Written problem 1 »
In the makeup forum post, what is applied to the lips in the look that uses Bronze pigment on the lid?
Written problem 2 »
Continue the makeup forum post from its final line.

Source passage »
»»
# A few FOTD's - *NOT dial up friendly*



## SonRisa (Jan 25, 2006)

all from the past few weeks . . .







Eyes: Soft Brown in the crease with 224 brush, Silverblue shadestick on lid with Loungewear over it using a 236 brush, Silvercharm on Browbone with 275 brush, Trousseau on outer lid/crease with 222 brush, Goldenaire pigment on inner eye with 275 brush, Titillate on outer eye with 275 brush. Engraved on top and bottom waterline, Loungewear over Light As Air underneath bottom lashes. All Black Fibre Rich Mascara and Strut on brows.

Cheeks: Titillate and Pink Opal pigment

Lips: Dervish lipliner and Lingerie lipstick





















Skin: Microfine Refinisher, Studio Moisture Cream, Moisture Feed Eye

Eyes: Beige-ing shadestick as base, Laze in crease with 224 brush, Sketch in crease with 219 brush and 222 brush, Flammable paint on lid with 236 brush and Thunder on lid with 242 brush. Vanilla on browbone with 213 brush and Pink Opal on inner eye with 213 brush. Blacktrack with 266 brush above upper lashes and below lower lashes. Resort eye khol on bottom waterline with Thunder over it with a 266 brush. Strut on brows. All Black Fibre Rich mascara on top lashes and Zoomblack on bottom lashes. 

Face: Tender Glow Studio Lights underneath eyes and down nose. Summerlily blushcreme on cheeks with 190 brush and Pink Opal pigment over it with 225 brush. Refined Golden Bronzer with 168 brush to contour.

Lips: Dervish lipliner, Lingerie lipstick and Luminary Lustreglass











Skin: Studio Moisture Cream, Fast Response Eye Cream, NW20 Select Moisture Cover underneath eyes.

Eyes: Base light paint, Bamboo eyeshadow in crease with 224 brush, Shag eyeshadow in crease with 219 brush, Bronze pigment on lid with 236 brush and Water Based Mixing Medium, Mahogany eyeshadow on outer lid/crease with 222 brush. Vanilla pigment as browbone highlight with 213 brush and Pollen eyeshadow on inner most eye with 213 brush. Blitz and Glitz Fluidline above top lashes and below lower lashes with 266 brush. Engraved powerpoint on upper waterline and Tendered powerpoint on lower waterline. Sugar Half lashes and Zoomblack mascara. Strut with Shag and Folie on brows.

Cheeks: Refined Golden to contour with 168 brush, Gold Deposit Mineralized Skinfinish on cheeks with 187 brush and Fix + and New Vegas Minerlized SkinFinish to highlight cheeks with 192 brush.

Lips: Flash of Flesh lipglass.












Eyes: Jewel Blue, Plumage, Juxt, Sunday Best, Beautiful Iris and Shimmermoss.

Cheeks: Posey and Pink Opal

Lips: Magenta and Lingerie 











Eyes: Soft brown, Sunday best, Flirty Number, Taupeless, Pink Opal and Carbon. Stiletto liquid liner, engraved and fibre rich mascara.
««
Listing »
»»
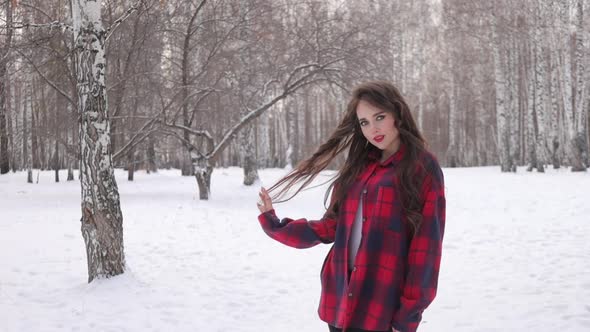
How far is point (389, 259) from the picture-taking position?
6.75ft

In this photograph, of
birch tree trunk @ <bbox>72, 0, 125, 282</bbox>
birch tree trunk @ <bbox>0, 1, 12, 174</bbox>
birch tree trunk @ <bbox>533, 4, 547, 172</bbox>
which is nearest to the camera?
birch tree trunk @ <bbox>72, 0, 125, 282</bbox>

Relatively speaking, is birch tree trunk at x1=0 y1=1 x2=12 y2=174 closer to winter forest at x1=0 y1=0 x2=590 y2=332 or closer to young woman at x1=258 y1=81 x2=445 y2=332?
winter forest at x1=0 y1=0 x2=590 y2=332

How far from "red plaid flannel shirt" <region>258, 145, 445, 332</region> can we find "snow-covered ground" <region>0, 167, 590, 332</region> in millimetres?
2491

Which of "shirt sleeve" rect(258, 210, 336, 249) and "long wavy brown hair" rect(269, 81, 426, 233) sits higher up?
"long wavy brown hair" rect(269, 81, 426, 233)

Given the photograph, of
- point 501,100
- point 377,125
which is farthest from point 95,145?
point 501,100

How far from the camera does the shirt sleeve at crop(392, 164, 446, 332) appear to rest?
196cm

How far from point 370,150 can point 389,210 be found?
0.41 metres

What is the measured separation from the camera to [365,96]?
86.7 inches

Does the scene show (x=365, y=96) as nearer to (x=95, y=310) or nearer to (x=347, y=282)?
(x=347, y=282)

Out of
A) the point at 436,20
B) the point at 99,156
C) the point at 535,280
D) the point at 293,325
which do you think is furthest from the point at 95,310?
the point at 436,20

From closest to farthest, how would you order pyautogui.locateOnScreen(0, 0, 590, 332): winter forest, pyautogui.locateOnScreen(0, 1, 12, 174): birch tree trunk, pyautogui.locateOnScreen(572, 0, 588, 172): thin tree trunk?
1. pyautogui.locateOnScreen(0, 0, 590, 332): winter forest
2. pyautogui.locateOnScreen(0, 1, 12, 174): birch tree trunk
3. pyautogui.locateOnScreen(572, 0, 588, 172): thin tree trunk

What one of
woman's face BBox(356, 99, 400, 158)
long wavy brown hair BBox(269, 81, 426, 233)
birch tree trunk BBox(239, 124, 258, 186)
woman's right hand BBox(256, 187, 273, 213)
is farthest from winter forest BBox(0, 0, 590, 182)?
woman's face BBox(356, 99, 400, 158)

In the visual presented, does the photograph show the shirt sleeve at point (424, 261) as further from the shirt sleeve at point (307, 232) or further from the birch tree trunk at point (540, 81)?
the birch tree trunk at point (540, 81)

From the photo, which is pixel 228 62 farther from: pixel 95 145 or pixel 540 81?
pixel 540 81
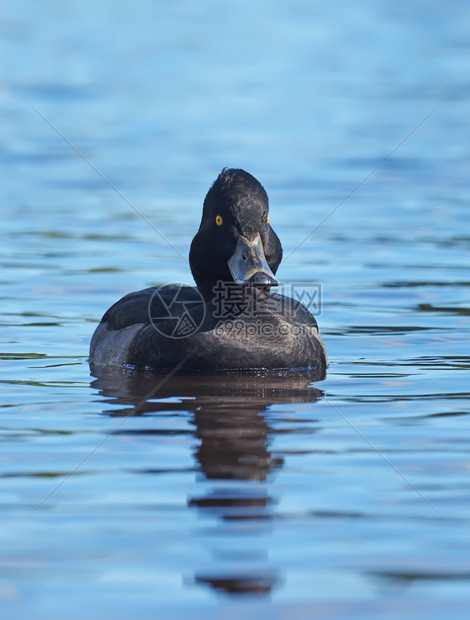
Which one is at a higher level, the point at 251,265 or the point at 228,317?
the point at 251,265

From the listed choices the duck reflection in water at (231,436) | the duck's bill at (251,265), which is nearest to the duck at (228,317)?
the duck's bill at (251,265)

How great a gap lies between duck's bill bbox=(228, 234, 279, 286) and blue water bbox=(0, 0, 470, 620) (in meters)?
0.78

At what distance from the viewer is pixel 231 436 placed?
745 centimetres

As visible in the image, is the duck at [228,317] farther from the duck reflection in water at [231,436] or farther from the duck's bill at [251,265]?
the duck reflection in water at [231,436]

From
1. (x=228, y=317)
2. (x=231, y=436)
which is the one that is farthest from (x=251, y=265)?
(x=231, y=436)

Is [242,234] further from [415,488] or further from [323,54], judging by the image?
[323,54]

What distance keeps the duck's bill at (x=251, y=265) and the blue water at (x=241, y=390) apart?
2.55 ft

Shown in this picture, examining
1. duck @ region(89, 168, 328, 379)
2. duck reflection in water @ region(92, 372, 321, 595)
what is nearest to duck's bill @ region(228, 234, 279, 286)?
→ duck @ region(89, 168, 328, 379)

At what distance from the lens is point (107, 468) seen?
672 centimetres

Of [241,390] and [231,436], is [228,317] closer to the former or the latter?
[241,390]

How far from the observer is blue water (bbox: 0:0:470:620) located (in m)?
5.24

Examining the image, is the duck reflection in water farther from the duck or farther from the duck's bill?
the duck's bill

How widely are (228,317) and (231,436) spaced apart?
219 cm

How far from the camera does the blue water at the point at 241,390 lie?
524cm
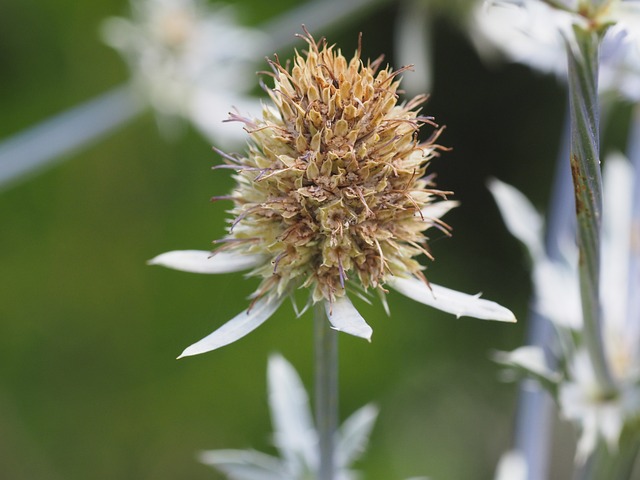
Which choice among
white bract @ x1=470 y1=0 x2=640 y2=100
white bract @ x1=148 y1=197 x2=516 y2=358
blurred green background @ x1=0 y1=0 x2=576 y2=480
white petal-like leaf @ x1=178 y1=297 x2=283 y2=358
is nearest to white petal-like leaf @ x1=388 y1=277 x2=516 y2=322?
white bract @ x1=148 y1=197 x2=516 y2=358

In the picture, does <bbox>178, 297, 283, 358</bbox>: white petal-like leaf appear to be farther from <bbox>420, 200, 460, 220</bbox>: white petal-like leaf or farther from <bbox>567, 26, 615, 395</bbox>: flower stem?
<bbox>567, 26, 615, 395</bbox>: flower stem

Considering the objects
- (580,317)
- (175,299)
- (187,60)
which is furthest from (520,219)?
(175,299)

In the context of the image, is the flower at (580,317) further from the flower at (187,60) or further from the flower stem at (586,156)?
the flower at (187,60)

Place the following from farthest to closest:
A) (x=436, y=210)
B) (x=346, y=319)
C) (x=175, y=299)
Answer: (x=175, y=299) < (x=436, y=210) < (x=346, y=319)

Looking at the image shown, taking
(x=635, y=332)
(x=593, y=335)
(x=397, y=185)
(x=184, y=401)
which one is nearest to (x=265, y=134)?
(x=397, y=185)

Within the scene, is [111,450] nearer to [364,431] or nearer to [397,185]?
[364,431]

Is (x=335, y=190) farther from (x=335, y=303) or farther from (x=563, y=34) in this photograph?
(x=563, y=34)
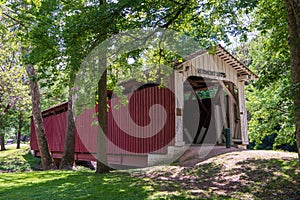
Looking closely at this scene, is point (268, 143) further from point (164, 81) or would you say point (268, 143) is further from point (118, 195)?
point (118, 195)

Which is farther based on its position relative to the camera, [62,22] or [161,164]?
[161,164]

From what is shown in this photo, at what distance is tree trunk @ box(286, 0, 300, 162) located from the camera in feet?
13.5

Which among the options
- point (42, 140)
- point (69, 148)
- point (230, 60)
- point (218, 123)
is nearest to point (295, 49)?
point (230, 60)

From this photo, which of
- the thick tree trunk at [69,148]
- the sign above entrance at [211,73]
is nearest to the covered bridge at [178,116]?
the sign above entrance at [211,73]

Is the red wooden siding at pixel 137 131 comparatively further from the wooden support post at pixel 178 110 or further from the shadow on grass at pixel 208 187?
the shadow on grass at pixel 208 187

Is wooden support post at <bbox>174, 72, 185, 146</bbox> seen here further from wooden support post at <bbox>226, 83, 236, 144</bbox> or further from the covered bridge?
wooden support post at <bbox>226, 83, 236, 144</bbox>

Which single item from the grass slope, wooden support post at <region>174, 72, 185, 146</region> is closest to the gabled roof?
wooden support post at <region>174, 72, 185, 146</region>

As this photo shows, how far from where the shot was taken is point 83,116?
13555 mm

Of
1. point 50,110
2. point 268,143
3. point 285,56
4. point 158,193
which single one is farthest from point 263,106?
point 50,110

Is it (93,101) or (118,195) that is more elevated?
(93,101)

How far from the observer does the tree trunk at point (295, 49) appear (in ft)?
13.5

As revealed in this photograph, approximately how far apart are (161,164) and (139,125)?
1805 millimetres

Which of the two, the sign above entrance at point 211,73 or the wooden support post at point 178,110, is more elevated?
the sign above entrance at point 211,73

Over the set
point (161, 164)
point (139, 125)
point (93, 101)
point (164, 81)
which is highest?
point (164, 81)
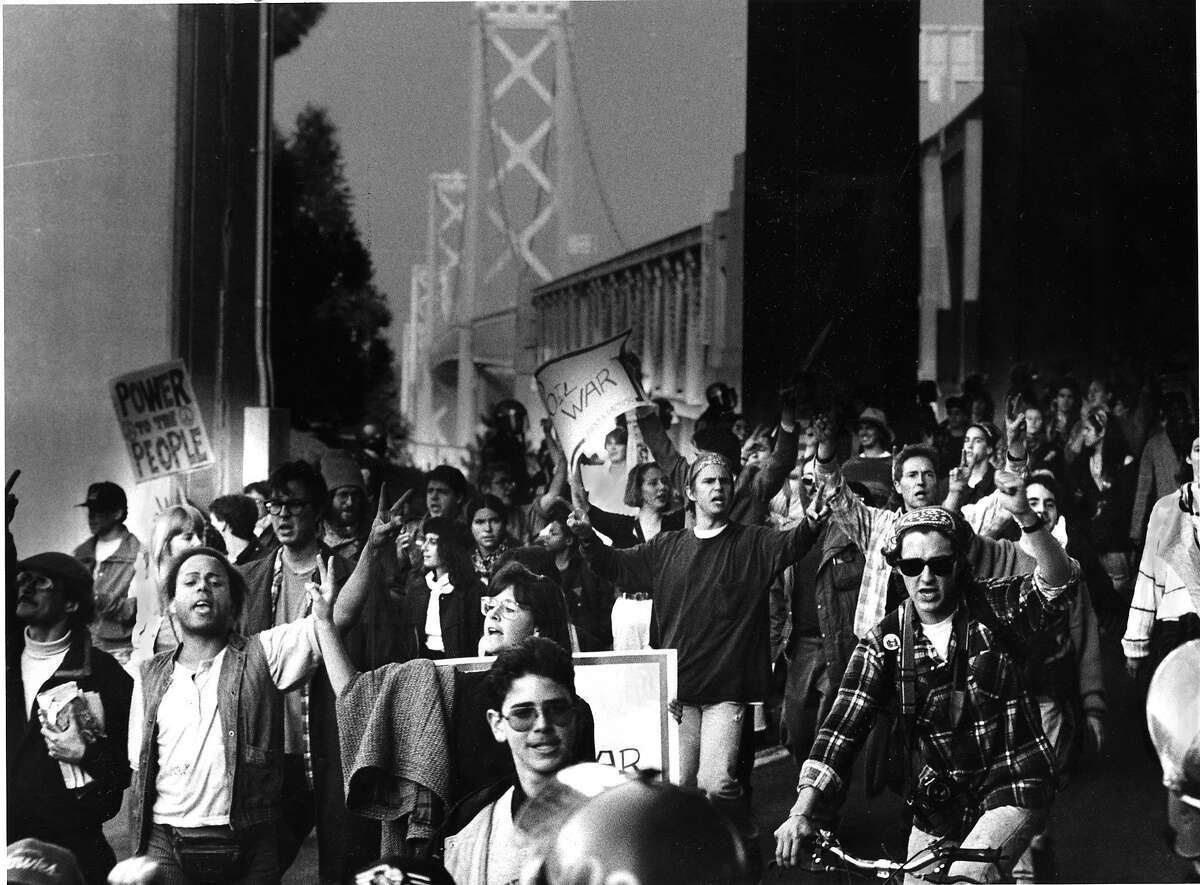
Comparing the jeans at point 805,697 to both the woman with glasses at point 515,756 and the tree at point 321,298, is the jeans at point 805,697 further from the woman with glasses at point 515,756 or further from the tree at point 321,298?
the tree at point 321,298

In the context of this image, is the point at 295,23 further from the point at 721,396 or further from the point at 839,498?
the point at 839,498

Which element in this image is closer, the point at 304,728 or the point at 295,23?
the point at 304,728

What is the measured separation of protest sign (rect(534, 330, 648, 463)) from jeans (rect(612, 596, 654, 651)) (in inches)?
27.1

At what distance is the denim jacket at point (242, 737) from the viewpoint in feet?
19.2

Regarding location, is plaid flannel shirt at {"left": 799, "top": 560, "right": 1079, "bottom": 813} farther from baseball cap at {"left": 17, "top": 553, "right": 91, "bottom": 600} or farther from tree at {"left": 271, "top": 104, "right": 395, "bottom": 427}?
baseball cap at {"left": 17, "top": 553, "right": 91, "bottom": 600}

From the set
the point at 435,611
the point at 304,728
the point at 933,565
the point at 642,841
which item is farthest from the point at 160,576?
the point at 933,565

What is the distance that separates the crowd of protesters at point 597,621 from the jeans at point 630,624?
0.04 feet

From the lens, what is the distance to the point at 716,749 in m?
5.99

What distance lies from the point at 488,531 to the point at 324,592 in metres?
0.67

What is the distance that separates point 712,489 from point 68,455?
102 inches

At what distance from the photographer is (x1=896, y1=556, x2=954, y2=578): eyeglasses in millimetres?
5750

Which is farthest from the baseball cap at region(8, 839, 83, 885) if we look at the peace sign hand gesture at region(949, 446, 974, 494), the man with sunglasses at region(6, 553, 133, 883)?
the peace sign hand gesture at region(949, 446, 974, 494)

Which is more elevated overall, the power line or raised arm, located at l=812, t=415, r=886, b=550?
the power line

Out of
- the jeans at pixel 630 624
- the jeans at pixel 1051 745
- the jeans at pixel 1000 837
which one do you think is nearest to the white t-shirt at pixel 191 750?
the jeans at pixel 630 624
««
Exercise output 1 »
Flash of Flesh lipglass.

Exercise output 2 »
Cheeks: refined golden

lips: Currant and Pink Maribu






Eyes: Motif, Mythology, Sketch, Shadowy Lady


----------



## xvanityxwhorex (Jan 25, 2006)

WOW. these are incredible, so gorgeous!


----------



## kradge79 (Jan 25, 2006)

I'm always amazed at your work...excellent!


----------



## Incredible (Jan 25, 2006)

Wow.  I especially LOVE the jewel blue etc. eye.  Beautiful!


----------



## Joke (Jan 25, 2006)

Wow you are so hot!
You are really talented!
If only you lived in Belgium (or I in San Francisco: even better) I would go to your counter every week!


----------



## Pei (Jan 25, 2006)

You're the cream of the crop. Purrrfect.


----------



## JJones (Jan 25, 2006)

-


----------



## nikki_v83 (Jan 25, 2006)

*****


----------



## SonRisa (Jan 25, 2006)

Quote:

   Originally Posted by *nikki_v83* 
_Omg...AMAZING! Please tell me about Laze. I've never heard of it! Is it new???

My favorite is the Jewel Blue, Plumage, Juxt, Sunday Best, Beautiful Iris and Shimmermoss look. it's spectacular. I will have to try it! Great job!!!_

 
Thanks! Yea you should try it. I love working with different, bright colors. Laze is in the Laze Eyes quad with the Beauty Icon collection


----------



## Jennifer Mcfly (Jan 25, 2006)

You put us all to shame! You are gorgeous and so is your makeup. I wish I had 1/10th of your talent!


----------



## kimmy (Jan 25, 2006)

amazing!! these are all incredible. you look like a model


----------



## Riet (Jan 25, 2006)

perfect! i love all!


----------



## IslandGirl77 (Jan 25, 2006)

All of your looks are beautiful. Your really talented.


----------



## missytakespics (Jan 25, 2006)

love the gold one!!
girl your hair is getting LONG!!!


----------



## bluegrassbabe (Jan 25, 2006)

All are gorgeous! You've just created about 12 new lemmings for me, lol.


----------



## user4 (Jan 25, 2006)

yay!!!!! i missed ur FOTDs so much!!! i love these looks OMG!!! i need to start saving them of something so i can attempt the copy!!! LMAO


----------



## mellz (Jan 25, 2006)

Totally hot! Love the second 1


----------



## KJam (Jan 25, 2006)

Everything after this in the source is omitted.